7 de mayo de 2014 (LaRouchePAC) — John Lough, investigador asociado del Programa Rusia y Eurasia, del Real Instituto de Asuntos Internacionales (RIIA, por sus siglas en inglés) escribió el 29 de abril un artículo con el título de "Western Policy Needs to Exploit Russia’s Weaknesses on Ukraine" (La política occidental tiene que explotar las debilidades rusas en Ucrania). Dice lo siguiente:

"La incursión de Putin en Ucrania enfrenta cuatro problemas serios:

"Crimea es ahora una isla rusa. Para su abastecimiento de agua y electricidad depende del territorio continental de Ucrania así como también su acceso carretero por territorio ucraniano. Actualmente Rusia no controla nada de esto y no puede crear substitutos inmediatos. Conservar estos vínculos es una necesidad que pudiera requerir una intervención militar.

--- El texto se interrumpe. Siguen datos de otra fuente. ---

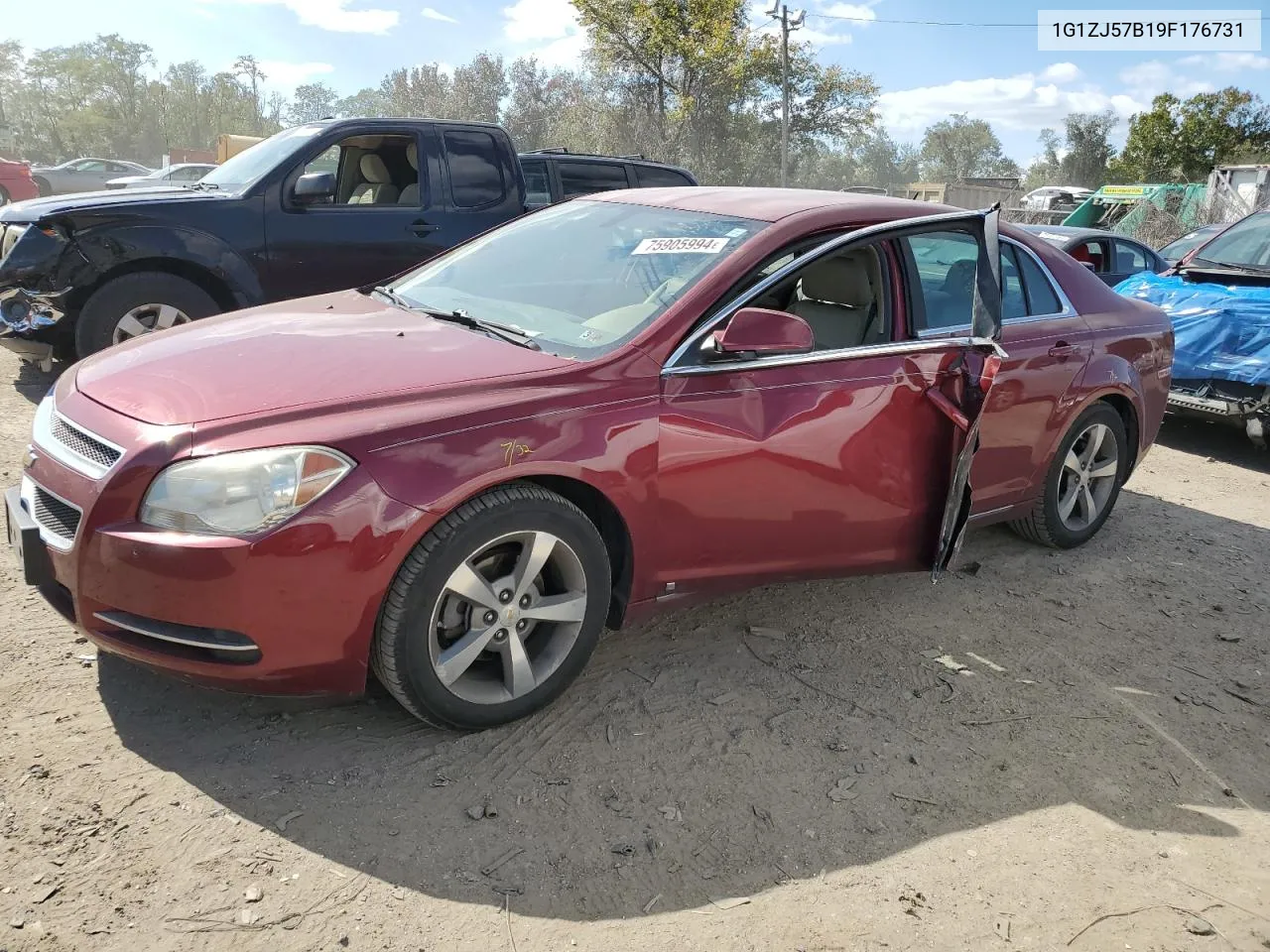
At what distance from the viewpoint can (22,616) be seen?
134 inches

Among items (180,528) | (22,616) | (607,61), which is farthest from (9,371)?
(607,61)

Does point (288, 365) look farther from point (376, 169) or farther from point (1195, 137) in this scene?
point (1195, 137)

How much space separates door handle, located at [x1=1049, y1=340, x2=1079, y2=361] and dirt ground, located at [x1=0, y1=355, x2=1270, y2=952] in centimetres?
128

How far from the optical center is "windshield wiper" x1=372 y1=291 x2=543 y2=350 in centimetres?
308

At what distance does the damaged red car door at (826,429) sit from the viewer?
3059 millimetres

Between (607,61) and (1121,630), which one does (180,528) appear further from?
(607,61)

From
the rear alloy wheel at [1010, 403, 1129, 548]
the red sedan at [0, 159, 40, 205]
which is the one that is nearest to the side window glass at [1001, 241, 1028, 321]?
the rear alloy wheel at [1010, 403, 1129, 548]

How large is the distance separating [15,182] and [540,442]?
2534 centimetres

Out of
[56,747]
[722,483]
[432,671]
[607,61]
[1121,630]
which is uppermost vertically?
[607,61]

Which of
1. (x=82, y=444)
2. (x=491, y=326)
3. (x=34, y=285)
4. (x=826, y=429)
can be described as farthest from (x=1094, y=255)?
(x=82, y=444)

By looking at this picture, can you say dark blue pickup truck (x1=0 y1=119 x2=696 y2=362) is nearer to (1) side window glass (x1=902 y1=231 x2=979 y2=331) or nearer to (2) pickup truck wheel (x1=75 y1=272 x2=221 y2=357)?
(2) pickup truck wheel (x1=75 y1=272 x2=221 y2=357)

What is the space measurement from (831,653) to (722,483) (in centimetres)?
96

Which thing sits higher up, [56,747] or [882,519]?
[882,519]

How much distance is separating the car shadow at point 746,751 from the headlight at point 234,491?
60cm
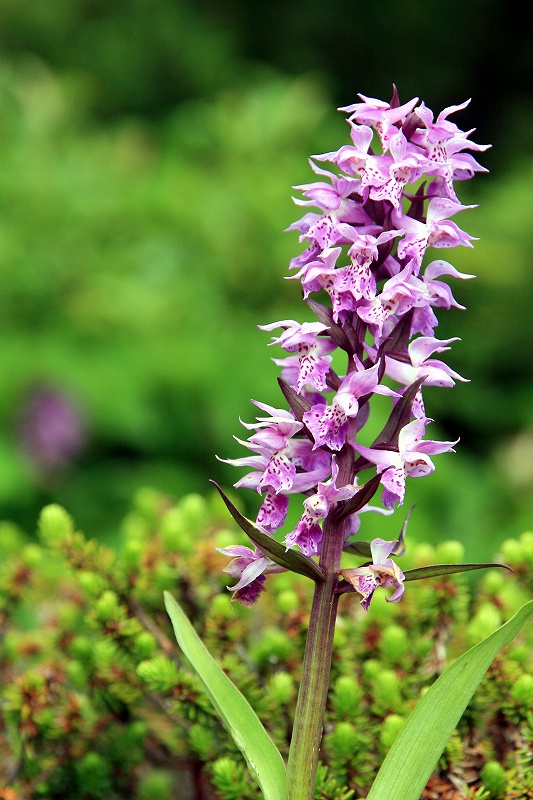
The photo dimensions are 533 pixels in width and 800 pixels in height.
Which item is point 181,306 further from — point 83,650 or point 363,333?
point 363,333

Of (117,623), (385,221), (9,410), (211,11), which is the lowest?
(117,623)

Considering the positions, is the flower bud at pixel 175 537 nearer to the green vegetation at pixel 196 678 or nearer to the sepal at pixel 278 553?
the green vegetation at pixel 196 678

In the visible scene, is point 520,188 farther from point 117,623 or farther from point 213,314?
point 117,623

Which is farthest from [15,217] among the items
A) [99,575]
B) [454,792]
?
[454,792]

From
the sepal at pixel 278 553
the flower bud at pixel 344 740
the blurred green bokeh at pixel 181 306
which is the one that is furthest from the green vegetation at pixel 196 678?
the blurred green bokeh at pixel 181 306

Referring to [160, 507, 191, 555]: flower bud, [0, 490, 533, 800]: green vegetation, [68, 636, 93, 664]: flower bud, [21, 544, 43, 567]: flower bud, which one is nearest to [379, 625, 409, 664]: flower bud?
[0, 490, 533, 800]: green vegetation

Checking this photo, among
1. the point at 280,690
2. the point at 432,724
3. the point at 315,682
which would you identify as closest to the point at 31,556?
the point at 280,690
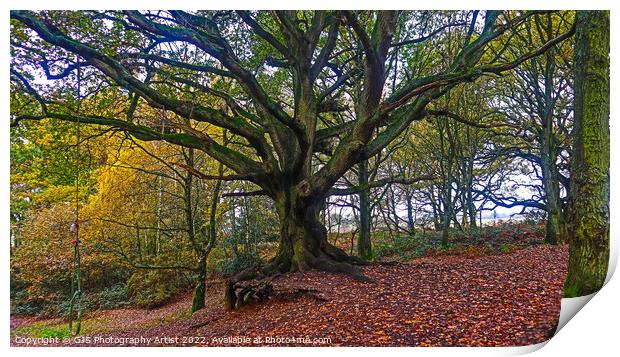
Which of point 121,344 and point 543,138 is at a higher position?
point 543,138

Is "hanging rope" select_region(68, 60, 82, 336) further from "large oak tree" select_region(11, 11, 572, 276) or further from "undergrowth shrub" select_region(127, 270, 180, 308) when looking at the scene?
"large oak tree" select_region(11, 11, 572, 276)

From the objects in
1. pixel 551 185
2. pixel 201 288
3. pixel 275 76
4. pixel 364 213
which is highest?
pixel 275 76

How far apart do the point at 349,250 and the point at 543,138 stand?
2.90 m

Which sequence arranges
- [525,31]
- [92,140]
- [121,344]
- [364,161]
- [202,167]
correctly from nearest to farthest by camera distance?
[121,344] → [92,140] → [525,31] → [202,167] → [364,161]

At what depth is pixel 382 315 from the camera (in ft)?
13.1

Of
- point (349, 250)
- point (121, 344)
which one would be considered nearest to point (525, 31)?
point (349, 250)

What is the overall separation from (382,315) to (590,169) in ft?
8.21

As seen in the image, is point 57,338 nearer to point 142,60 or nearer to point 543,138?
point 142,60

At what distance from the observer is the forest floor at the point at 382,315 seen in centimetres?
383

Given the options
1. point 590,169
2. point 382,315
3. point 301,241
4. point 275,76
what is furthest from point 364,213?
point 590,169

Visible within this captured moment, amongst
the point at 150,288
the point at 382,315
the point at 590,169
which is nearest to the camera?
the point at 590,169

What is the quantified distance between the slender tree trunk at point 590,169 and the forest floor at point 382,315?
293mm

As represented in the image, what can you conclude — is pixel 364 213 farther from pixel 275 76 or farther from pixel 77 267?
pixel 77 267

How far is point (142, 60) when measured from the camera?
5027mm
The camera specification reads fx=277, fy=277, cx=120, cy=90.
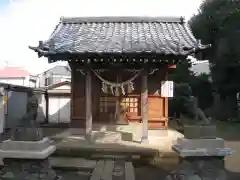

"La población en el sureste de Ucrania no se ha levantado en apoyo a la separación, lo que indica que hay un limitado apetito en estas regiones por la secesión de Ucrania. Frustrar las elecciones presidenciales del 25 de mayo probablemente va a requerir agitar aún más la situación, con el riesgo de que se salga de control.

Kyiv está tratando de mantenerse firme y está desplegando fuerzas en un esfuerzo para desalojar a los separatistas. Incluso hasta los éxitos parciales de las fuerzas ucranianas van a aumentar la presión para que Rusia intervenga militarmente para protege a los rusoparlantes.

"Las presiones para crear un puente terrestre a Transdniéster conlleva riesgos significativos porque podría desatar una guerra con Ucrania, y probablemente sería prolongada dada la historia de resistencia partisana en el occidente del país a finales de la Segunda Guerra Mundial".

Lough había escrito un editorial anterior para el RIIA el 14 de abril, que concluía diciendo: "El caos controlado es una cosa. El caos descontrolado [que es el que Lough prefiere] es otra muy distinta. Los lideres occidentales tienen que entender que se enfrentan a un líder ruso que está más enfocado en sus objetivos en Ucrania que en los riesgos que involucra llevarlos a cabo". (O eso es lo que creen en Londres, se podría decir).